Mon premier Ti fai fai!! à la main s'il vous plaît!

"En reo maohi (langue tahitienne), tifaifai signifie raccommoder. Les premiers missionnaires européens, à partir de la fin du 18ème siècle, ont apporté avec eux les tissus, inconnus jusqu’alors en Polynésie. Mais la matière restait rare et même les chutes étaient précieuses. Pour les utiliser, les Polynésiennes ont appris le patchwork qu’elles ont adapté à leurs besoins et à leurs goûts.

Le résultat était assez réussi et la technique s’est peu à peu améliorée. On ne se contenta plus de chutes. Avec le développement du commerce et des importations, on put désormais choisir sa matière (du drap de coton) et ses couleurs. Le tifaifai, couvre-lit ou coussin, est alors devenu une pièce maîtresse de la décoration intérieure polynésienne.

Travail de femme, le tifaifai s’est surtout répandu à Tahiti. On le rencontre également aux îles sous le Vent et, plus récemment, aux Tuamotu.

Il existe deux principaux types de tifaifai :

  • Le tifaifai en mosaïque forme comme à l’origine de petits morceaux d’étoffe cousus ensemble pour constituer des motifs généralement géométriques (croix, losanges, étoiles, rose des vents, etc.).

  • Le tifaifai en appliques (paoti) plus typiquement tahitien. Sa fabrication s’effectue en quater étapes (voir ci-après).

Les tifaifai mesurent généralement 3 m sur 2,5m. Il faut entre un et quatre mois pour les fabriquer.

ETAPES DE FABRICATIONS

  1. DESSINER: jusqu’en 1984, les tifaifai étaient presque exclusivement inspirés par la nature. La couturière choisissait parmi une vingtaine de motifs végétaux, ape (arum), aute (hibiscus), hei fara (pandanus), maire (fougère), painapo (ananas), pitate (jasmin), uru (arbre à pain), tiare Tahiti, rose etc. Ces motifs classiques sont reproduits à l’aide de gabarits, ou parfois à main levée, sur des feuilles de papier de la taille du quart du futur tifaifai.
    Depuis 1984, avec le développement de l’artisanat dans un but socio-économique, des motifs plus originaux, faisant appel à la créativité des artisans, ont fait leur apparition. Les tifaifai classiques restent néanmoins très prises.

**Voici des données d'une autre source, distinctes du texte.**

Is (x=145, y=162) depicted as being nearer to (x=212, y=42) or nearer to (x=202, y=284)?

  2. DÉCOUPER: Apres avoir choisi deux pièces de drap de couleurs ou de tons différents, la couturière les place bord à bord avant de plier en quatre le drap supérieur sur lequel elle reporte le motif dessiné sur papier. Elle procède ensuite à la découpe de tissu avant de le déplier obtenant ainsi la reproduction de son motif décoratif aux quatre coins du drap.

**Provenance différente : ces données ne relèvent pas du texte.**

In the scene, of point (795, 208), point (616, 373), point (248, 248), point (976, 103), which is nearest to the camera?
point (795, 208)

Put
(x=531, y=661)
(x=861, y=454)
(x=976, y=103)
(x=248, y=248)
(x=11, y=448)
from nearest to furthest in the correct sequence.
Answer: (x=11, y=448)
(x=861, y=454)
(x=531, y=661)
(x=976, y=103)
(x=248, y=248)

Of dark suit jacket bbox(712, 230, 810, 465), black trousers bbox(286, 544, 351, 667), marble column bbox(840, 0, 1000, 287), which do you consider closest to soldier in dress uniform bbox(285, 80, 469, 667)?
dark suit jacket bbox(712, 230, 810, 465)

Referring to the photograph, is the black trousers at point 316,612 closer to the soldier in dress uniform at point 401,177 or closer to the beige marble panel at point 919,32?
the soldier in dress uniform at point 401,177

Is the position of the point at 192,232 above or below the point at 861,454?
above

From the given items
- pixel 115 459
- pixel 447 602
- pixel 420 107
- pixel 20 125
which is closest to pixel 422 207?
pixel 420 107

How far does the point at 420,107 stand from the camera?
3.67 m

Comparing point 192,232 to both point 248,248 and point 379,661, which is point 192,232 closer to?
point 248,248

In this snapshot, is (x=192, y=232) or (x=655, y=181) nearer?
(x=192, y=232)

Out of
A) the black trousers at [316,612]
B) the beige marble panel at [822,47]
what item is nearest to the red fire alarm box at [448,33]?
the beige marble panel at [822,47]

  3. BÂTIR: Le drap découpé est soigneusement appliqué sur l’autre drap et la couturière fixe son tifaifai avec des épingles avant de le bâtir à grands points.
    Très souvent, par économie ou par goût de la couture, les amateurs préfèrent acheter le tifaifai à ce stade de sa fabrication. Il coûtera en effet trois ou quatre fois moins cher qu’un produit entièrement terminé.

  4. COUDRE: C’est l’opération la plus longue et la plus délicate. La machine sert parfois. Temps gagné et résultat plutôt satisfaisant si la couturière est experte. Mais la finition est le plus souvent exécutée à la main donnant ainsi toute sa valeur à un produit toujours unique."